Thursday, March 30, 2006

Martin Marty on "Resisting Theocracy"

Martin Marty, America's premier church historian, has published an essay entitled "Resisting 'Theocracy.'"  In it he gives very brief reviews of Rabbi James Rudin's Baptizing America and Kevin Phillips' American Theocracy.

Marty thinks the word "theocracy" invokes an extreme and "often demonic" aura of "the other."  Yet he notes that some of those so labeled "might savor and favor" the designation.
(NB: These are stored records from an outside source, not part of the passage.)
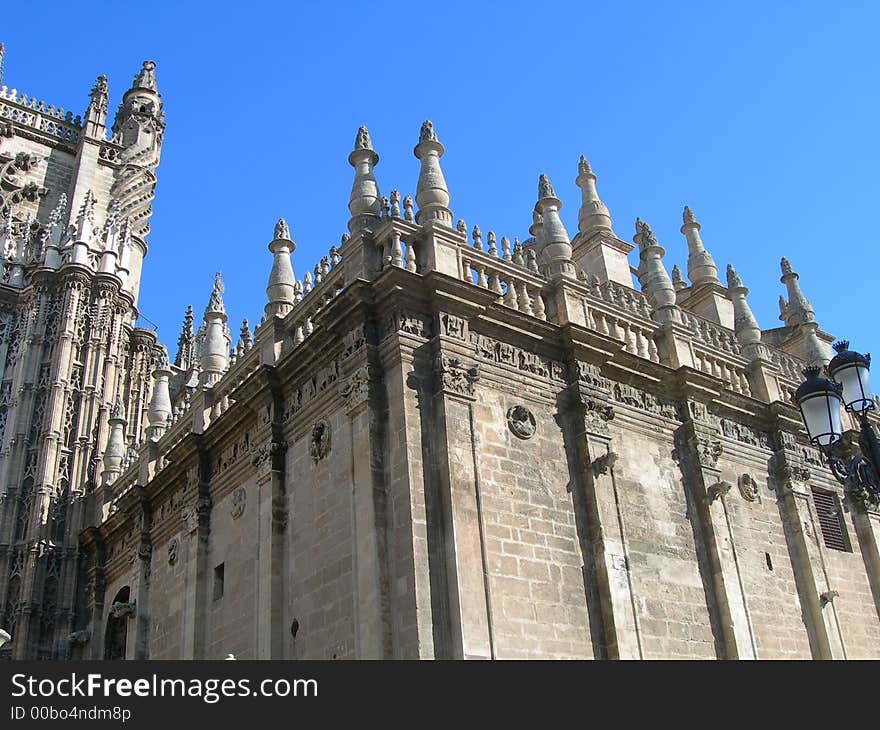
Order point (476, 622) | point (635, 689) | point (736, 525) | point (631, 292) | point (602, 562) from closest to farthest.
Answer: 1. point (635, 689)
2. point (476, 622)
3. point (602, 562)
4. point (736, 525)
5. point (631, 292)

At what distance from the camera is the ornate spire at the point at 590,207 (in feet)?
68.0

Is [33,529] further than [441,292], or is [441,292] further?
[33,529]

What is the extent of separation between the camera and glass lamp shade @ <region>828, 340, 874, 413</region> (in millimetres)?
9273

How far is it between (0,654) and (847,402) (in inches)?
708

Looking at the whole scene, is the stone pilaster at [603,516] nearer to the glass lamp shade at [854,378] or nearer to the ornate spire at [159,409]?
the glass lamp shade at [854,378]

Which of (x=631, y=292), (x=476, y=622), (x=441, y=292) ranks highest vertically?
(x=631, y=292)

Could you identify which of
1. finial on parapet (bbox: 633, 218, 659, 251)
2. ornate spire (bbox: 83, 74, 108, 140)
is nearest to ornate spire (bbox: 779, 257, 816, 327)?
finial on parapet (bbox: 633, 218, 659, 251)

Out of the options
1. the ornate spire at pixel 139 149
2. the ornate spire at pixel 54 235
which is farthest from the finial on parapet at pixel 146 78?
the ornate spire at pixel 54 235

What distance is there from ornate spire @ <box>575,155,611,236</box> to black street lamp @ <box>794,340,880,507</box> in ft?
37.9

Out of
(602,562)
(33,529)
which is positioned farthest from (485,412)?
(33,529)

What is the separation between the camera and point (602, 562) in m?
13.1

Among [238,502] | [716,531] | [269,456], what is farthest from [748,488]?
[238,502]

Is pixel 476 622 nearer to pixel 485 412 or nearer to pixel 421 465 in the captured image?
pixel 421 465

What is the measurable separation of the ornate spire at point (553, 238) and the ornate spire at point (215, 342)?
255 inches
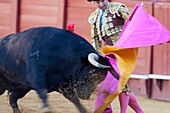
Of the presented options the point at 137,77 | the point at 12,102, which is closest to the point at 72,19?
the point at 137,77

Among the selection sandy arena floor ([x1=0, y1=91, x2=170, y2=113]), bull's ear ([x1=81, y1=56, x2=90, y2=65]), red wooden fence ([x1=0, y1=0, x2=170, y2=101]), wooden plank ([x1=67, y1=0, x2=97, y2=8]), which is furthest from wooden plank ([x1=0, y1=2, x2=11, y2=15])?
bull's ear ([x1=81, y1=56, x2=90, y2=65])

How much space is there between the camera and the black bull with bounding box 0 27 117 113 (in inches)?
109

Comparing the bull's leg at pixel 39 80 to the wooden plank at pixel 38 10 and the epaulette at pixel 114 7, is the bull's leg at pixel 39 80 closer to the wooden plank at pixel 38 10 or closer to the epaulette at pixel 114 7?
the epaulette at pixel 114 7

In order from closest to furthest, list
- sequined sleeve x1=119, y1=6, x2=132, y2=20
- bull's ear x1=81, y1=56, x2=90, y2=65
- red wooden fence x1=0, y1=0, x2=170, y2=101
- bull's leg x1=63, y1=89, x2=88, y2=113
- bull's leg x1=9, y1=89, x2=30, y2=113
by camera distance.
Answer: bull's ear x1=81, y1=56, x2=90, y2=65 → bull's leg x1=63, y1=89, x2=88, y2=113 → sequined sleeve x1=119, y1=6, x2=132, y2=20 → bull's leg x1=9, y1=89, x2=30, y2=113 → red wooden fence x1=0, y1=0, x2=170, y2=101

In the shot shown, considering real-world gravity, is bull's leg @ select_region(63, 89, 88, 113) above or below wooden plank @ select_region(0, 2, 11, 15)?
below

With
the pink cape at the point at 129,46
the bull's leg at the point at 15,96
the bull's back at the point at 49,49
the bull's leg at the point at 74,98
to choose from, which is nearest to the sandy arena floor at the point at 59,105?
the bull's leg at the point at 74,98

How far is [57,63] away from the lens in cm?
281

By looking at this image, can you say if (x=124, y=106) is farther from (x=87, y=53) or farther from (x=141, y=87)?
(x=141, y=87)

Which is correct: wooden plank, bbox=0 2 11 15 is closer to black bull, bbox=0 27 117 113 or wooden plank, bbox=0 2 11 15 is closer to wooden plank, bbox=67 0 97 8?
wooden plank, bbox=67 0 97 8

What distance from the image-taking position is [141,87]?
5562 millimetres

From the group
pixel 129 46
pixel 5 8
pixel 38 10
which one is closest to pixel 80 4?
pixel 38 10

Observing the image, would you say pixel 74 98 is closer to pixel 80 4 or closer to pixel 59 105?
pixel 59 105

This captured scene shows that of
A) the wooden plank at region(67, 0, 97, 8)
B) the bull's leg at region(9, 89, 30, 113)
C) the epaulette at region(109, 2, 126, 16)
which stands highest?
the wooden plank at region(67, 0, 97, 8)

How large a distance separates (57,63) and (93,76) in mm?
310
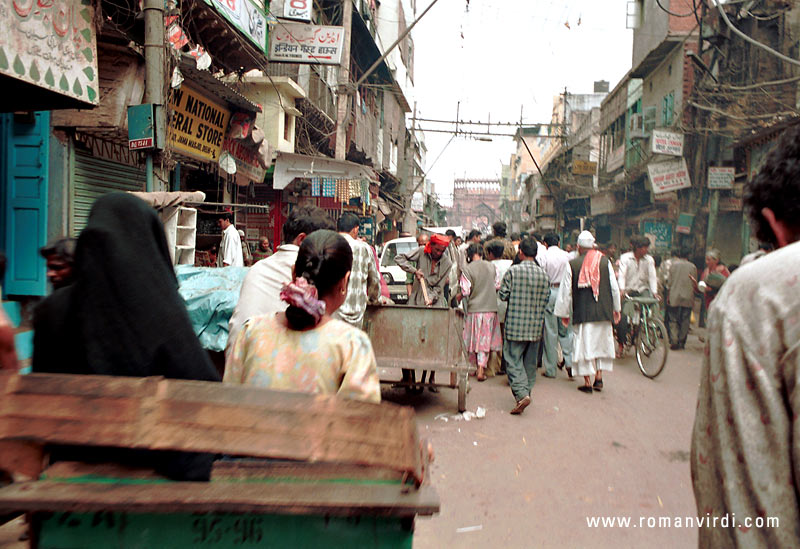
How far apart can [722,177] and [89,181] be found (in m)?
14.2

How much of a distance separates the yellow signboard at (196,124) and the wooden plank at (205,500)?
8.86 m

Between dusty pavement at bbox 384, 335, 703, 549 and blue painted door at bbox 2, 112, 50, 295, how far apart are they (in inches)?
182

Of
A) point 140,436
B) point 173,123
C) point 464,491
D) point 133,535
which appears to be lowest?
point 464,491

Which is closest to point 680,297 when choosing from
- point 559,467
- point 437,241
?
point 437,241

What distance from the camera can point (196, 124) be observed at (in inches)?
425

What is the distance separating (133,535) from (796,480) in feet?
5.00

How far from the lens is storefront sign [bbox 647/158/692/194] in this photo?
674 inches

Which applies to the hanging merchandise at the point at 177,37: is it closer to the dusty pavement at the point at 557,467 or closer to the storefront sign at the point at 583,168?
the dusty pavement at the point at 557,467

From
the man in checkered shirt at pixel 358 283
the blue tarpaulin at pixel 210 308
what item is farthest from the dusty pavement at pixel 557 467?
the blue tarpaulin at pixel 210 308

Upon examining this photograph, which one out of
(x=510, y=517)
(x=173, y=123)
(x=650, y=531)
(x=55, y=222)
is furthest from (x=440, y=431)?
(x=173, y=123)

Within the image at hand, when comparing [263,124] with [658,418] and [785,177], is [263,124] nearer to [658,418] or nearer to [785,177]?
[658,418]

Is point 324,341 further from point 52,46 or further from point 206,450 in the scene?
point 52,46

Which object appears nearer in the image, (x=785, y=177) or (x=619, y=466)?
(x=785, y=177)

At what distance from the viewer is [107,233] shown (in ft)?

It's hard to discern whether Marty is either agreeing or disagreeing with Rudin and Phillips.  Here's a quote from Marty's essay:


Advice to myself, after reading Phillips's counsel: 1) Don't assign to people a label and a position they don't exactly hold; 2) Don't lump all people called "conservative" or "born again" into the mix of the theocracy-minded; 3) Don't label anyone "theocrat" who does not bear most of the marks of the theocrat; 4) Thus remember that, for people of faith on left or right, to try to influence foreign or domestic policy is not by itself a mark of theocracy--not by any means; 5) Do urge fellow citizens to be Madisonian (Federalist Papers X and LI), to work for the republic, against favor or privilege or establishment for particular religions (e.g., "Christianity" or "the biblical worldview"); 6) If you must blame, blame fairly, including the Republicans-not-on-the-right or Democrats-wherever-they-are for leaving a moral vacuum that exploiters can invade and exploit; 7) Make the point that theocracies have always corrupted communities of faith that favor them, noting that such polities are bad for religion; 8) Read and profit from Rudin and especially Phillips as they make their cases; 9) Be ready to link up with others, to see if at this late date the republic can be invigorated and survive; 10) Arrange with people you can trust to help you live with new strategies and old hopes, as you try to find a means of sleeping peacefully after you've read this unsettling script--and then awaken, for thought and action.

The only thing that Marty's essay makes clear is that the word "theocracy," makes him uncomfortable.

A lot of people have begun using the word "Dominionism" to describe the theology that undergirds the modern thrust toward theocracy in America.  I don't think it carries the connotations that make people like Martin Marty ill-at-ease.